I haven’t run properly for weeks. After not feeling well since we moved way back in February, I decided to give running a bit of a break and try to let my body recover from all the coughs and colds and general feeling of not being well. I have no races coming up and no clear goals about what I am going to do next and I am in a bit of a state of limbo having not joined a local club since moving from London. So, there was no need to train hard. But recently I’ve wanted to get out running again and had to resist the temptation because I still don’t feel 100%. I want to be well first and foremost and then I want to be fit.
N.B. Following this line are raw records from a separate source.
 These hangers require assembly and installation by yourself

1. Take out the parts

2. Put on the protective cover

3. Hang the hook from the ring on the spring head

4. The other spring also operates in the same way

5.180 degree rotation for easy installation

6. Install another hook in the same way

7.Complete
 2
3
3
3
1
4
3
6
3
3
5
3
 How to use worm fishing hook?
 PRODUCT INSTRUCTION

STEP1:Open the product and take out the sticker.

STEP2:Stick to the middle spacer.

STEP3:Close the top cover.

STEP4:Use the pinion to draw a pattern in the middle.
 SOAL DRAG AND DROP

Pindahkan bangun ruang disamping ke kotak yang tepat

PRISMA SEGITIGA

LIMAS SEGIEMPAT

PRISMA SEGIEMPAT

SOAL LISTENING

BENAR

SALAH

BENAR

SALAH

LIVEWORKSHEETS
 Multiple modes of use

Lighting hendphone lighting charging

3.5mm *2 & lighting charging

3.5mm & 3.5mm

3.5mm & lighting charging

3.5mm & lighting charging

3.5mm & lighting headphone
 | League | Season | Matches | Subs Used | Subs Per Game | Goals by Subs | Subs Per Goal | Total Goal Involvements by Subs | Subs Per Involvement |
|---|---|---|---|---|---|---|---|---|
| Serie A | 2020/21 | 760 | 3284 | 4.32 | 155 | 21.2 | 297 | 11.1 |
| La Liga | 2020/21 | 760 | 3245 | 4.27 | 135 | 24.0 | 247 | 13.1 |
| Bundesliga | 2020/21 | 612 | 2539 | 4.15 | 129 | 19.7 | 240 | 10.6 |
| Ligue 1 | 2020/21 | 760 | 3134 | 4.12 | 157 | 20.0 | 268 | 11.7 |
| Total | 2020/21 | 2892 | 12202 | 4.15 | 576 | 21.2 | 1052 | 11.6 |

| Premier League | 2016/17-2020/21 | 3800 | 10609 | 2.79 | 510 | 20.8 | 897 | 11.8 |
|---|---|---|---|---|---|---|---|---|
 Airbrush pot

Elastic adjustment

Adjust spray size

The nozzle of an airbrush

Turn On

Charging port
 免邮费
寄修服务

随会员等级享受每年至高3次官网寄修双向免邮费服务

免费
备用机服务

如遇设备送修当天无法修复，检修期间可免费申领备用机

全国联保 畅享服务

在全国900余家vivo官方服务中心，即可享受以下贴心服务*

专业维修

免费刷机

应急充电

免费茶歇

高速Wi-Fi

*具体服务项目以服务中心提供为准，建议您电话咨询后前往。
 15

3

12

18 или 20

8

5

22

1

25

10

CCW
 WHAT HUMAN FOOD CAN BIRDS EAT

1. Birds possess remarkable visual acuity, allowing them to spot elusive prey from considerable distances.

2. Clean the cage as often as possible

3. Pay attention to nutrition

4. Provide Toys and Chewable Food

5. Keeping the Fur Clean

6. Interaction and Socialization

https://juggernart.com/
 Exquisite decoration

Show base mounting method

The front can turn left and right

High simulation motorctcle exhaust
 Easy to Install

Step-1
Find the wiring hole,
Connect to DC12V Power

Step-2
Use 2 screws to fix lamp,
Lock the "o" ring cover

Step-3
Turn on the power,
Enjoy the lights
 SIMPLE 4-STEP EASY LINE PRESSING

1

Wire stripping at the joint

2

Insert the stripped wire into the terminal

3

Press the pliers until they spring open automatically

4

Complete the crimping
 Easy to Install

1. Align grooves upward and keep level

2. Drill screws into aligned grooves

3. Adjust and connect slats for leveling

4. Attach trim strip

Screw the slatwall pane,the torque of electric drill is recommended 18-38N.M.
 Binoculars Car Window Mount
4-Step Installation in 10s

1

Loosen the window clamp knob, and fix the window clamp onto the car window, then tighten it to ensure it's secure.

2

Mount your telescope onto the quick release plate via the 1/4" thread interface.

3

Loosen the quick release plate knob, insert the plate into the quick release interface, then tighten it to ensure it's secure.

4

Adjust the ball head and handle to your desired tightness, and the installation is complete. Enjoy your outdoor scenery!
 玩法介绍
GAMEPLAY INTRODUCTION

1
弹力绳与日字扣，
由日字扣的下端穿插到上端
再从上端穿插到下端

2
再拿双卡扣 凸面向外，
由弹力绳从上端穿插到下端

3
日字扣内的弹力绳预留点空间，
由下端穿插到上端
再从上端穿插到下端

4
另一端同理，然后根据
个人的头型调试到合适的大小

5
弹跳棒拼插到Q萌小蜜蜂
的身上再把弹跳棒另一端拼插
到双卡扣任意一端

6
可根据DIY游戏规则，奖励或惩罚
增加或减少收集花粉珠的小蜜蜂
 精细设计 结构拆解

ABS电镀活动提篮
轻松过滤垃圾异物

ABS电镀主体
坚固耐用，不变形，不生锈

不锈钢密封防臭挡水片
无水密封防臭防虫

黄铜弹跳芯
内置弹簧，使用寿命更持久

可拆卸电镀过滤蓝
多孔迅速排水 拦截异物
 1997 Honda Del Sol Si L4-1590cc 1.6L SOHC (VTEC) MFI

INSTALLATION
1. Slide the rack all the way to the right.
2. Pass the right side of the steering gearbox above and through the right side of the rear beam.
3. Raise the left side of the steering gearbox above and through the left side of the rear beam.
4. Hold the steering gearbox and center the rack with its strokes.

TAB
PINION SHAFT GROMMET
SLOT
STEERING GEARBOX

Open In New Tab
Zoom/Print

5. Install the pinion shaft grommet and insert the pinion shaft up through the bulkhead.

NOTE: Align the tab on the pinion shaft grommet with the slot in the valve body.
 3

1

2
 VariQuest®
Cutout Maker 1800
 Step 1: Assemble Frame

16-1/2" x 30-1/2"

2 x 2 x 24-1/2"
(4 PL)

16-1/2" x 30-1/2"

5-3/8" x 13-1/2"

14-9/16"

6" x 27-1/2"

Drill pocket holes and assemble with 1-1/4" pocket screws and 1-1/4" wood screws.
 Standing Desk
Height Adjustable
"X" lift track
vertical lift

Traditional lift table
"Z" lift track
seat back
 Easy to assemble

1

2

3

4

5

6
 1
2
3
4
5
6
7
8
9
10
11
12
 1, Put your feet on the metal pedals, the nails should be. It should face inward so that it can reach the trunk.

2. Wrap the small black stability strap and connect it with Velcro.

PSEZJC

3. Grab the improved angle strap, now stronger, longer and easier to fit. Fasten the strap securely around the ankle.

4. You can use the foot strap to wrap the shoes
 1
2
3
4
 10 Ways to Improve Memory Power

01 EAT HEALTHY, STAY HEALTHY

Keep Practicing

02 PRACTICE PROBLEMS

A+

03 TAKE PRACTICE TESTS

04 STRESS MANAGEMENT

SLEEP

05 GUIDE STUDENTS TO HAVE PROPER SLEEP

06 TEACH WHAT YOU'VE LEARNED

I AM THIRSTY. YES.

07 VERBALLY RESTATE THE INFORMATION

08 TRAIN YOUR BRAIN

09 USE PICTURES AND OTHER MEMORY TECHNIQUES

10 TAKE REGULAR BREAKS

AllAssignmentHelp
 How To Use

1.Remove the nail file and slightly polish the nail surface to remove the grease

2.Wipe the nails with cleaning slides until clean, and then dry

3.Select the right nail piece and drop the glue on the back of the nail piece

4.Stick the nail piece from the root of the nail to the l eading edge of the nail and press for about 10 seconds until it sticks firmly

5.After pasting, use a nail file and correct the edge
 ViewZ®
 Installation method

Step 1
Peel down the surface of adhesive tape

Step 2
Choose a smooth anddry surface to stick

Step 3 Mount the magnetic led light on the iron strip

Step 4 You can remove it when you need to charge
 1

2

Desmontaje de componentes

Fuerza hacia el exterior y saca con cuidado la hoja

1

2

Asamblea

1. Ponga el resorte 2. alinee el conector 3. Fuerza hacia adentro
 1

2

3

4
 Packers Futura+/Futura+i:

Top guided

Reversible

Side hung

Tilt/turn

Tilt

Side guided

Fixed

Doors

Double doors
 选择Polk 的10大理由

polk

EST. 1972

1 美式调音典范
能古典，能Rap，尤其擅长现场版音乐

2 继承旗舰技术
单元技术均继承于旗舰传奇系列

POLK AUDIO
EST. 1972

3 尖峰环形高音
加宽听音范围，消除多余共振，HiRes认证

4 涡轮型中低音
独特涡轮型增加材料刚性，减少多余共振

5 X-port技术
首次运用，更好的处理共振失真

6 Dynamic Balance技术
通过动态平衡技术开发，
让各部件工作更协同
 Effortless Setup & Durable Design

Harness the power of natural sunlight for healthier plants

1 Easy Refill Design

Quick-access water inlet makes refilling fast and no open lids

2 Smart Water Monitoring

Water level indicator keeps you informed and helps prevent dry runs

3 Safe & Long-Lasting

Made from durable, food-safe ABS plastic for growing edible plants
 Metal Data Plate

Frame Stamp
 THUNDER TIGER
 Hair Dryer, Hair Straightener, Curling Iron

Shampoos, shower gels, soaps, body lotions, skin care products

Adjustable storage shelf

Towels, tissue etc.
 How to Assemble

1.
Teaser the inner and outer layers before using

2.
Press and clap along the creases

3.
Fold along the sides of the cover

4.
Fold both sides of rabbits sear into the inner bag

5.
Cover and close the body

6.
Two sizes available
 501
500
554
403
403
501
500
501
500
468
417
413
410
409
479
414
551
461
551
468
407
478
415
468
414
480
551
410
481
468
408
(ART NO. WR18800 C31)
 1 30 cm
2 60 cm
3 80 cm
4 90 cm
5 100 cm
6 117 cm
I’d tracked my friends running the marathon yesterday, it was fantastic seeing friends who are close to the same standard as me going under the magic 3 hours mark (proving in fact that they are actually better than me but in my mind I’m up there with them!) and just seeing others perform really well. I don’t think any of them were unhappy with their runs and just finishing was a major achievement. The pride, the joy and the sense of achievement is infectious. I thought, “I could do that again and maybe even squeeze under 3 hours myself!”
Worse though was watching the highlights on the TV. If I’d had my running stuff with me then I might just have gone out running there and then and I was tempted to see what marathons I could sign up for.
This morning I’ve been bombarded with emails from this or that marathon trying to tempt me to take part and now I see that the entries for the Cheltenham Half marathon, which I’d quite like to run in, are open and I nearly, oh so nearly, signed up there and then.
To further tempt me, the weather was beautiful this morning and, as I walked to the station, a couple were happily jogging by. That’s where I wanted to be. I didn’t want to be going to a conference, I wanted to be running. I wanted to be getting fit again. I wanted to be racing.
Such are the emotions of watching others competing, enjoying the thrill of racing or just jogging. It sucks you in and you want to be part of it. You might get sucked in further than you want though and find yourself committed to running some crazy distance – possibly dressed in some outrageous outfit. So, my advice is, don’t watch a marathon or you might become overwhelmed by the whole thing and go and do something stupid like actually enter one!